Pour de plus amples renseignements sur le processus d’avis de la Commission, veuillez consulter les règles et procédures de la Commission, ici.

Appels de la décision de la commissaire


Si une personne touchée n’est pas d’accord avec la décision de la Commission, elle peut demander le réexamen de la décision dans les 30 jours du jour où elle a été avisée de la décision. La personne peut fournir tout autre renseignement qu’elle estime pertinent à la Commission. Un des avocats de la Commission examinera à nouveau le dossier en tenant compte des nouveaux renseignements.

Pour de plus amples renseignements sur le processus d’appel des décisions de la Commission, consultez les règles et procédures de la Commission ici.

Règlement extrajudiciaire des différends/médiation


Si la Commission conclut que les résultats d’analyses du laboratoire Motherisk Drug Testing Laboratory (« laboratoire de dépistage des drogues Motherisk » ou « Motherisk ») ont joué un rôle important dans un dossier de protection de l’enfance, des soutiens juridiques peuvent être offerts aux personnes touchées, dont le renvoi vers un avocat.
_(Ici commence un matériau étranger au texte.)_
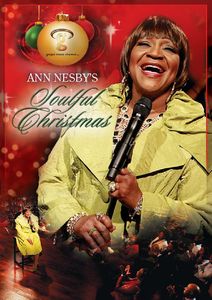 Ann Nesby's Soulful Christmas , Justin Gilbert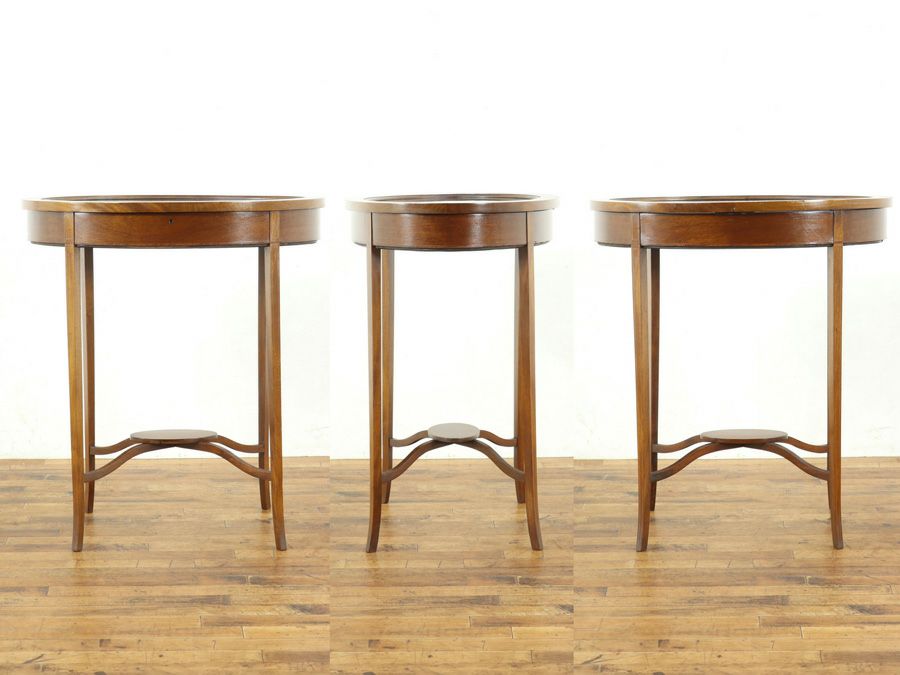 アンティーク家具 ジュエリーケース 59277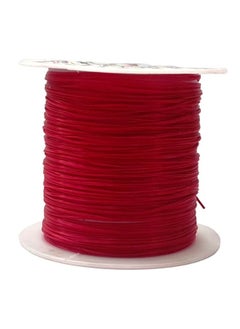 Generic 1-Piece Jewelry Cord Elastic Bracelet Rope or Beading Cord  - Image 1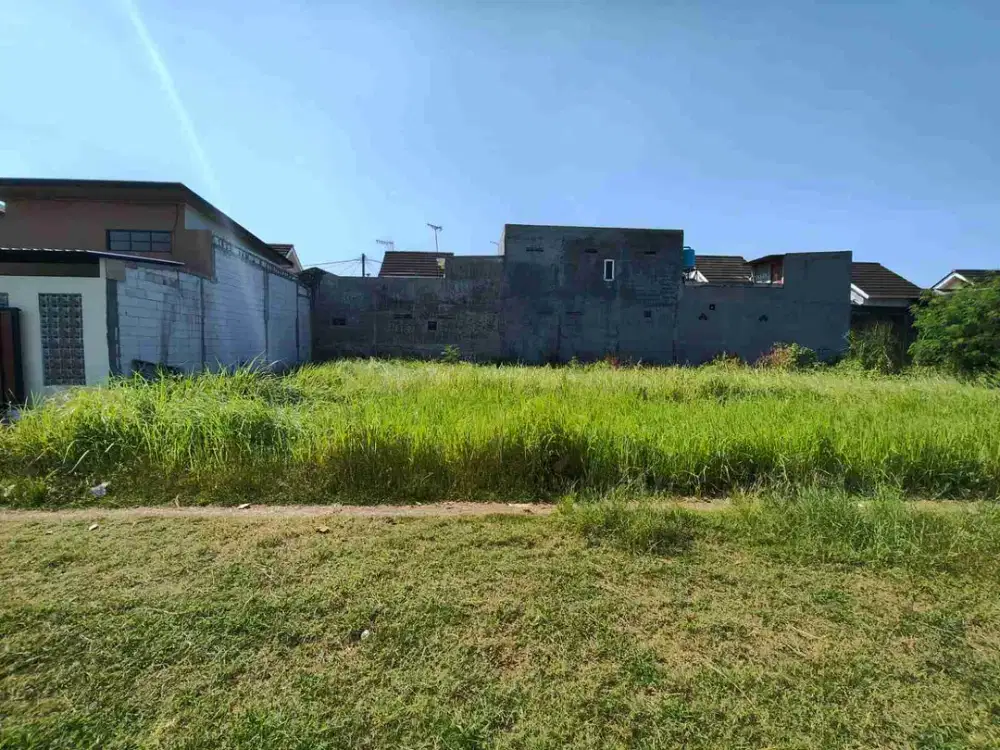 Tanah Murah Banget Lokasi Karangbong Gedangan Sidoarjo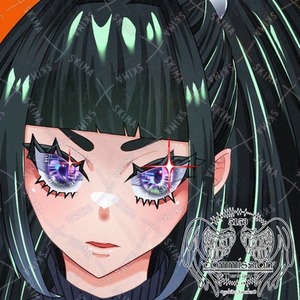 限定価格で受け付けます！顔アップの瞳キラキラな可愛いアイコンイラスト制作✨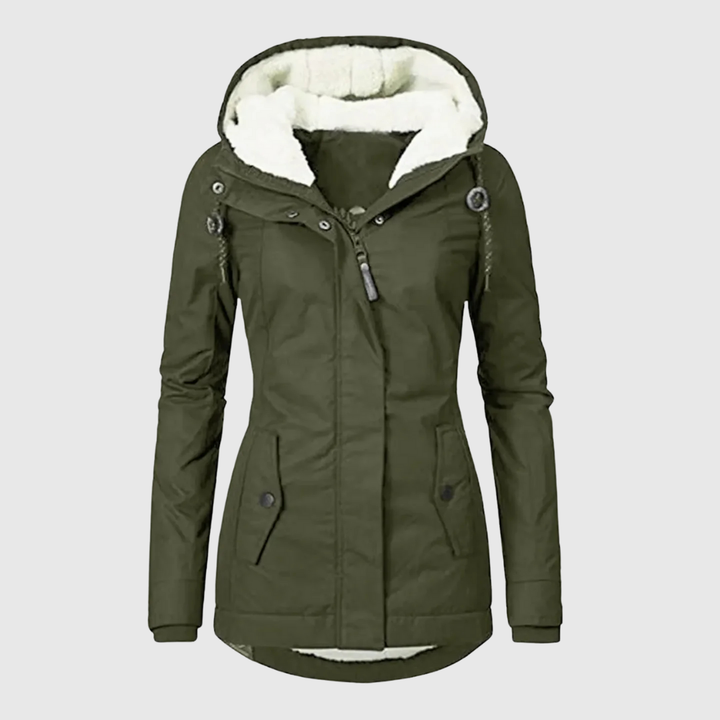 Women’s Long Warm Winter Coat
Cet avocat travaillera avec son client pour établir les meilleures mesures à prendre en vue d’obtenir un redressement possible.

Par ailleurs, la Commission offrira une possibilité de séance de médiation aux personnes touchées. La médiation est un processus de règlement extrajudiciaire des différends. Un médiateur compétent peut souvent aider des personnes mêlées à un différend émotionnellement pénible à atteindre des solutions mutuellement acceptables sans l’intervention des tribunaux. La Commission engagera des médiateurs spécialisés si les parties conviennent de recourir à ce processus de règlement.